A two-day meeting attended by the European Union's data protection regulators has ended with the drafting of a new set of guidelines on the coverage of the "Right to be Forgotten" ruling involving Google.
The new privacy guidelines, which are scheduled to be officially published on Nov. 28, will push Google and other search engines to extend beyond the region when they bring down the requested links for removal.
Currently, the "Right to be Forgotten" ruling applies only to the local European sites of Google such as Google.de in Germany and Google.fr in France. However, anyone can easily bypass the ruling and get the full list of search results by performing a search on the company's other sites such as Google.com.

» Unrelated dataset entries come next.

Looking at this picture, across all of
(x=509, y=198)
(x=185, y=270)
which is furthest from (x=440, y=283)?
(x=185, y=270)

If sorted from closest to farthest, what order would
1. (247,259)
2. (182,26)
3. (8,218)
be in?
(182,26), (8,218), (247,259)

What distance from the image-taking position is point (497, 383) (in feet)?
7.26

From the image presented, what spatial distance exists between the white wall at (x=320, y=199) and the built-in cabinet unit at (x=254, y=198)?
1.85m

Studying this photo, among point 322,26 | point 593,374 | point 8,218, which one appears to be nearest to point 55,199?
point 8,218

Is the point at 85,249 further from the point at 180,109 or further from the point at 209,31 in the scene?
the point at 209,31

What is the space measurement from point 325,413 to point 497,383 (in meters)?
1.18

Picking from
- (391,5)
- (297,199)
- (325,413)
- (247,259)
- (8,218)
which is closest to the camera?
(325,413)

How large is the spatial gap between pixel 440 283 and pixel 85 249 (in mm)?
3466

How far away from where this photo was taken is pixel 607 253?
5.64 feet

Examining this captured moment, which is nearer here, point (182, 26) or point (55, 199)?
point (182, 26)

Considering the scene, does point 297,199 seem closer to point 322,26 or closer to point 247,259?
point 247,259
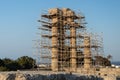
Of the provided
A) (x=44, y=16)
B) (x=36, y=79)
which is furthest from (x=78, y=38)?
(x=36, y=79)

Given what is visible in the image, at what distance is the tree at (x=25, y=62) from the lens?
143ft

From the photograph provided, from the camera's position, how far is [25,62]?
147 feet

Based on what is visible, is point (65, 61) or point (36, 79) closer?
point (36, 79)

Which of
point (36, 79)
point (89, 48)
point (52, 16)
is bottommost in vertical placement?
point (36, 79)

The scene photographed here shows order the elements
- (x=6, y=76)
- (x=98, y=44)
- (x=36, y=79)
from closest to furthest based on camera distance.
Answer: (x=6, y=76) < (x=36, y=79) < (x=98, y=44)

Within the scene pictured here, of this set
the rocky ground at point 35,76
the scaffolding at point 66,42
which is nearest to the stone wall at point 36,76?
the rocky ground at point 35,76

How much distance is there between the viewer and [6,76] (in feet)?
44.2

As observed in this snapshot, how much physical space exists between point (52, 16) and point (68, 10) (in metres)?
2.45

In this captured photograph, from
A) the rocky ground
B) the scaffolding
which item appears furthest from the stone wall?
the scaffolding

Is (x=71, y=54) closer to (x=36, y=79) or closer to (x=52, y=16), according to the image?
(x=52, y=16)

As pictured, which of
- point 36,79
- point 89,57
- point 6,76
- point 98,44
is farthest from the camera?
point 98,44

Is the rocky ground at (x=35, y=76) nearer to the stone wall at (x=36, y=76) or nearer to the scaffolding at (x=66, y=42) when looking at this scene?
the stone wall at (x=36, y=76)

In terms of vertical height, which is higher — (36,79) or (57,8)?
(57,8)

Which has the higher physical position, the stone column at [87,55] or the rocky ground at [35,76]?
the stone column at [87,55]
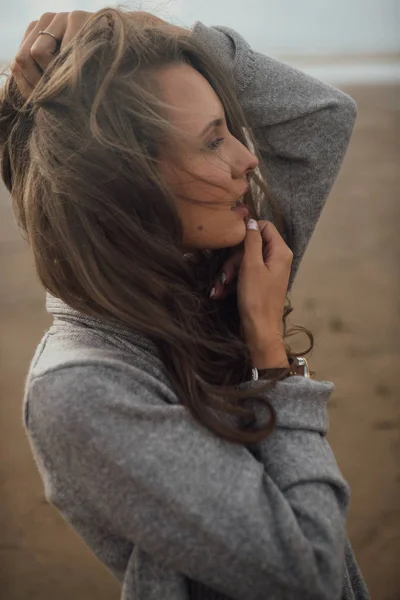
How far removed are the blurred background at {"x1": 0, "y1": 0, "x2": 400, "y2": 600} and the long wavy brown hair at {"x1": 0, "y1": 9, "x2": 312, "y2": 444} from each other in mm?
1149

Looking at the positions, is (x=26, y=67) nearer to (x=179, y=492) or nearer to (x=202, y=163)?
(x=202, y=163)

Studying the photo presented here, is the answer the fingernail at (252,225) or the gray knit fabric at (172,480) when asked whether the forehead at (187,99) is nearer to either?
the fingernail at (252,225)

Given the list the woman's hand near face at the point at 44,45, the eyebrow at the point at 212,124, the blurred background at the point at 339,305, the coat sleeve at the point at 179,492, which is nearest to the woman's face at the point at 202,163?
the eyebrow at the point at 212,124

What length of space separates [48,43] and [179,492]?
65 cm

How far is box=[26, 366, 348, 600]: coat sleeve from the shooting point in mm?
797

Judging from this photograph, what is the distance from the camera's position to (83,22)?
981 mm

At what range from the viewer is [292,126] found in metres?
1.15

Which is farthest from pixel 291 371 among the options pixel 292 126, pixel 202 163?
pixel 292 126

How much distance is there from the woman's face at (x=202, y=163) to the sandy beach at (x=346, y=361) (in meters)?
1.22

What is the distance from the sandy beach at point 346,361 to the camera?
2043mm

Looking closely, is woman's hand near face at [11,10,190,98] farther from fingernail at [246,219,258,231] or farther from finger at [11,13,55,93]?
fingernail at [246,219,258,231]

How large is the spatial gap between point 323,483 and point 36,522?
139 cm

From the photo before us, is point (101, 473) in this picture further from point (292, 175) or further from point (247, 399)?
point (292, 175)

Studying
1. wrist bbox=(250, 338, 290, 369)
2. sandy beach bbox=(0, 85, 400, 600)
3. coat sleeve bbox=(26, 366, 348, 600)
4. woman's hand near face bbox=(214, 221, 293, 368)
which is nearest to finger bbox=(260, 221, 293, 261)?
woman's hand near face bbox=(214, 221, 293, 368)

"Limiting de-listing to EU domains on the grounds that users tend to access search engines via their national domains cannot be considered a sufficient means to satisfactorily guarantee the rights of data subjects according to the ruling," stated European data protection authorities in a press release. "In practice, this means that in any case de-listing should also be effective on all relevant .com domains."

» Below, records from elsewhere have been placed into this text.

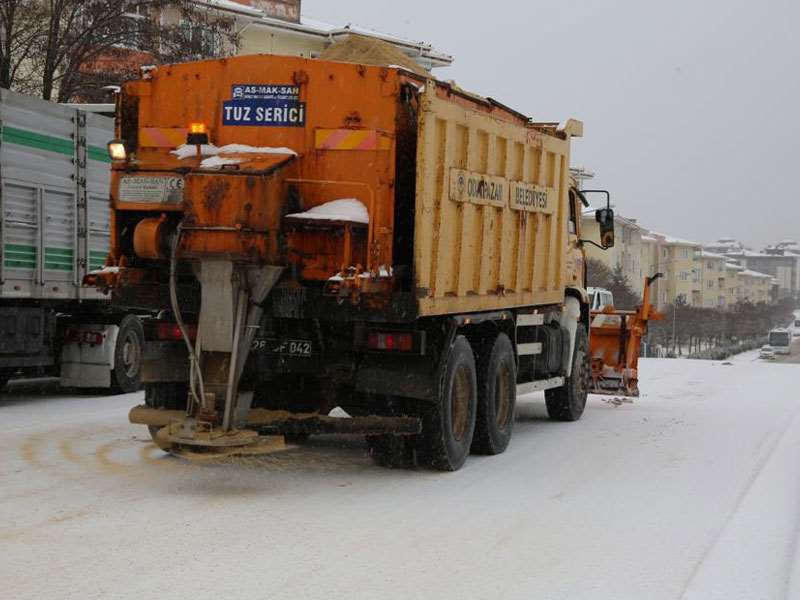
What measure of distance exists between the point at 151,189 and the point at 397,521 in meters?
3.10

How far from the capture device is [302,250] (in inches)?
340

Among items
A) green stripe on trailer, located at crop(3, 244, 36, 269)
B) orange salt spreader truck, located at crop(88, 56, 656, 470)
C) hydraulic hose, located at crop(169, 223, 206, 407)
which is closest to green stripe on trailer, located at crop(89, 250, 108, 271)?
green stripe on trailer, located at crop(3, 244, 36, 269)

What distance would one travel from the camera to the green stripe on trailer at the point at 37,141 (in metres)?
13.2

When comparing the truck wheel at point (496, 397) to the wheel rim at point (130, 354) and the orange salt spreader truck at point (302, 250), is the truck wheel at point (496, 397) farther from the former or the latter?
the wheel rim at point (130, 354)

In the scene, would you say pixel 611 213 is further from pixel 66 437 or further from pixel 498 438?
pixel 66 437

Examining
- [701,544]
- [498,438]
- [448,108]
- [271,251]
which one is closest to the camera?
[701,544]

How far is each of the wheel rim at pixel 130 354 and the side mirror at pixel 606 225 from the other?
20.6ft

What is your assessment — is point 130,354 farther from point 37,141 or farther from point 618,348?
point 618,348

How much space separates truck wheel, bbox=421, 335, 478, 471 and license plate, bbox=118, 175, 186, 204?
2.47 metres

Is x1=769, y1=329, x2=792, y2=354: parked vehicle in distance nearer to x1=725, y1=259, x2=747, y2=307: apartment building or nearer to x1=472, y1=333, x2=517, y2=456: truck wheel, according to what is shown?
x1=725, y1=259, x2=747, y2=307: apartment building

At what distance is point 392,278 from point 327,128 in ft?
4.18

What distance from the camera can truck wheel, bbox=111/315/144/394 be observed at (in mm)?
15031

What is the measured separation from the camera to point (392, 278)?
27.7ft

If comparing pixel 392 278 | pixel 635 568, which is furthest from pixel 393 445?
pixel 635 568
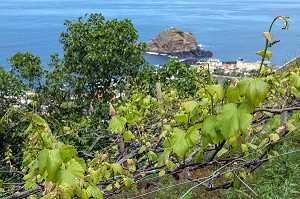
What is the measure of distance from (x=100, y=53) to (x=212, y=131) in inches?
284

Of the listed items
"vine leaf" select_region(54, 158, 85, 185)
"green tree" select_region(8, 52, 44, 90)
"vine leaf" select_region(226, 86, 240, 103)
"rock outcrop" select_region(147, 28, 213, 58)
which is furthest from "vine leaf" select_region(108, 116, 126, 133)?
"rock outcrop" select_region(147, 28, 213, 58)

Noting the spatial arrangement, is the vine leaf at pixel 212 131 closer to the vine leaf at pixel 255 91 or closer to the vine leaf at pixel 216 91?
the vine leaf at pixel 216 91

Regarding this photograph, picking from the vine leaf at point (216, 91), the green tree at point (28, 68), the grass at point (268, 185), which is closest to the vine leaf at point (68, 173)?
the vine leaf at point (216, 91)

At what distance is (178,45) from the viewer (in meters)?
32.0

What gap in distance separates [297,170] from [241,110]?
9.05ft

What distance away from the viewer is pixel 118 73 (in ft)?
29.2

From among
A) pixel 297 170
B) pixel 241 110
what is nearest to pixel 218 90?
pixel 241 110

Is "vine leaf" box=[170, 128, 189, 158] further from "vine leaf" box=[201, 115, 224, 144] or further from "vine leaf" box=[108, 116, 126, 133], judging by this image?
"vine leaf" box=[108, 116, 126, 133]

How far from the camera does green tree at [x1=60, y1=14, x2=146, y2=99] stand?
8625 mm

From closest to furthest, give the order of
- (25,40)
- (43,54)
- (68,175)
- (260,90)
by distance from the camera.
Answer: (260,90)
(68,175)
(43,54)
(25,40)

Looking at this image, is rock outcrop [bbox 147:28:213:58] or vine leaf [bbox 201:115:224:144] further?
rock outcrop [bbox 147:28:213:58]

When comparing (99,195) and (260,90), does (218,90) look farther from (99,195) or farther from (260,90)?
(99,195)

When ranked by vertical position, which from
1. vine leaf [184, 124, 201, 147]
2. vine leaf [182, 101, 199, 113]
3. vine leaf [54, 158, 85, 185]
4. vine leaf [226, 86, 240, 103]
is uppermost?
vine leaf [226, 86, 240, 103]

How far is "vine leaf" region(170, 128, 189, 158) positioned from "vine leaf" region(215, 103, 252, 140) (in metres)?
0.28
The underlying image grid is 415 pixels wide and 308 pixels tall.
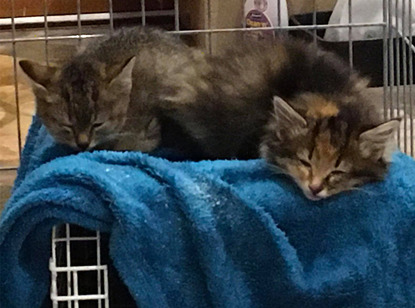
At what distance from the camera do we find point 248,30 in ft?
5.52

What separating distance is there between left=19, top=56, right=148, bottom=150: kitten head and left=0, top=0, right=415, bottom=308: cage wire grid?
0.26m

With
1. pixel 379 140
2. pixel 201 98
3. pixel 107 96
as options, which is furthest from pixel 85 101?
pixel 379 140

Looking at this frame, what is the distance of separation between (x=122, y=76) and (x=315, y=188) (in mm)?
466

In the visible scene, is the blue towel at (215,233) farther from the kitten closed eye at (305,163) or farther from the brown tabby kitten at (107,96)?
the brown tabby kitten at (107,96)

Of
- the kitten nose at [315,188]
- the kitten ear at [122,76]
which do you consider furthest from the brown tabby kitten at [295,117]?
the kitten ear at [122,76]

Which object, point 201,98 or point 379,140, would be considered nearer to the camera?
point 379,140

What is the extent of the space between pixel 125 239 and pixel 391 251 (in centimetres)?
42

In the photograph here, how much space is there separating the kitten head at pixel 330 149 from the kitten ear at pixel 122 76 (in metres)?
0.32

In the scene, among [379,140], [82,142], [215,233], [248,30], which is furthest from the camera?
[248,30]

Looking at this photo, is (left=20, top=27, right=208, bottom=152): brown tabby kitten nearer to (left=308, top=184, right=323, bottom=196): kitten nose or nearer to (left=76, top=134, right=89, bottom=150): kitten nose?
(left=76, top=134, right=89, bottom=150): kitten nose

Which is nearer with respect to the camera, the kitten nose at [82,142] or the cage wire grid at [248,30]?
the cage wire grid at [248,30]

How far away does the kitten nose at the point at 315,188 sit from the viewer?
116 cm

In May, Google chairman Eric Schmidt argued that the ruling made by the EU's top court didn't have to be extended to the U.S. site. The ruling has called for the company to cut the search links connected to private individuals after the material is deemed irrelevant or outdated.
EU regulators reiterated that the blocked information on EU websites should also become inaccessible even when one visits Google in other countries.
"Under EU law, everyone has a right to data protection," said the regulatory body. "Decisions must be implemented in such a way that they guarantee the effective and complete protection of data subjects' rights and that E.U. law cannot be circumvented."
Out of the 502,977 evaluated links, Google has removed 208,520 links or 41.5 percent since the EU court ruling was issued in May. The latest transparency report also states that the company has received 174,226 removal requests.
In essence, the guidelines presented are not legally binding. It's also unclear if Google will abide by them. A Google spokesman said that the company would definitely study the guidelines carefully once they become published officially.
"We haven't yet seen the Article 29 Working Party's guidelines, but we will study them carefully when they're published," said Al Verney, Google spokesman, in an email.